##### Ausgangstext
Vielen Dank im Voraus!
mfg,Tommy


----------



## Sindbad1983 (3. Okt 2004)

Oh..das hab ich vergessen:

circle1.addMouseListener(this);

aber jetzt hab ich das Problem, dass der Kreis schon rot wird, sobald ich mit der Maus ins Applet fahre....ich möcht aber, dass der Kreis erst sein Farbe ändert, wenn ich tatsächlich im Kreis bin!
Hmm..vielleicht kennt sich da wer aus!?!
Danke


----------



## L-ectron-X (3. Okt 2004)

In diesem Fall müsste die Mouse-Methode in Circle implementiert werden, weil sich ja was tun soll, wenn die Maus in den Kreis bewegt wird. Derzeit hört der MouseListener aber nur auf Ereignisse im gesamtem Applet.


----------



## Illuvatar (4. Okt 2004)

Du kannst einen MouseMotionListener implementieren, in den Methoden berechnen ob der Cursor im Kreis ist (frag Beni) und dann rotfärben.


----------



## Sindbad1983 (4. Okt 2004)

Aber wie soll das gehn?
Ich brauch ja den MouseListener in der Klasse Maus, weil ich circle1.addMouseListener(this) sagen muss!
Und sobald ich implements MouseListener schreib, muss ich alle Methoden( mouseEntered....) in der Klasse Maus hinzufügen!
Also wie soll ich dann diese Methode in Circle schreiben?
Oder muss ich dort auch alle Methoden reinschreiben und dort die Methoden implementieren?
Oder brauch ich eine dritte Klasse?
Oh..ich glaub ich hab ein kleine Verständnisproblem! :-(


----------



## Illuvatar (4. Okt 2004)

Du ersetzt den MuoseListener durch den MouseMotionListener. Da musst du dann andere Methoden überschreiben, nämlich mouseMoved und mouseDragged.
Und bei einem Event nimmst du die Koordinaten und berechnest, ob es innerhalb von dem Kreis ist.


----------
##########
Aufgaben
1 > Nennen Sie alle Benutzernamen, die im Ausgangstext in den Überschriften der Beiträge stehen, jeden nur einmal.
2 > Welche Methoden müssen laut dem Ausgangstext beim MouseMotionListener überschrieben werden?
Die nachstehenden Zeilen sind vom Ausgangstext unabhängiges Material.
##### Bereitgestellte Daten
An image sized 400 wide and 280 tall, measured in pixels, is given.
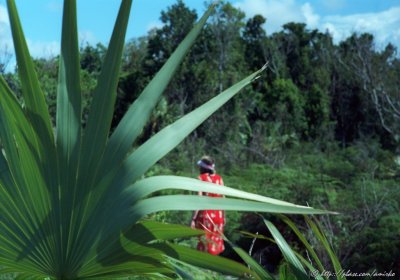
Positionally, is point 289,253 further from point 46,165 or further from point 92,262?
##########
Lösungen
1 > Sindbad1983, L-ectron-X, Illuvatar

2 > mouseMoved und mouseDragged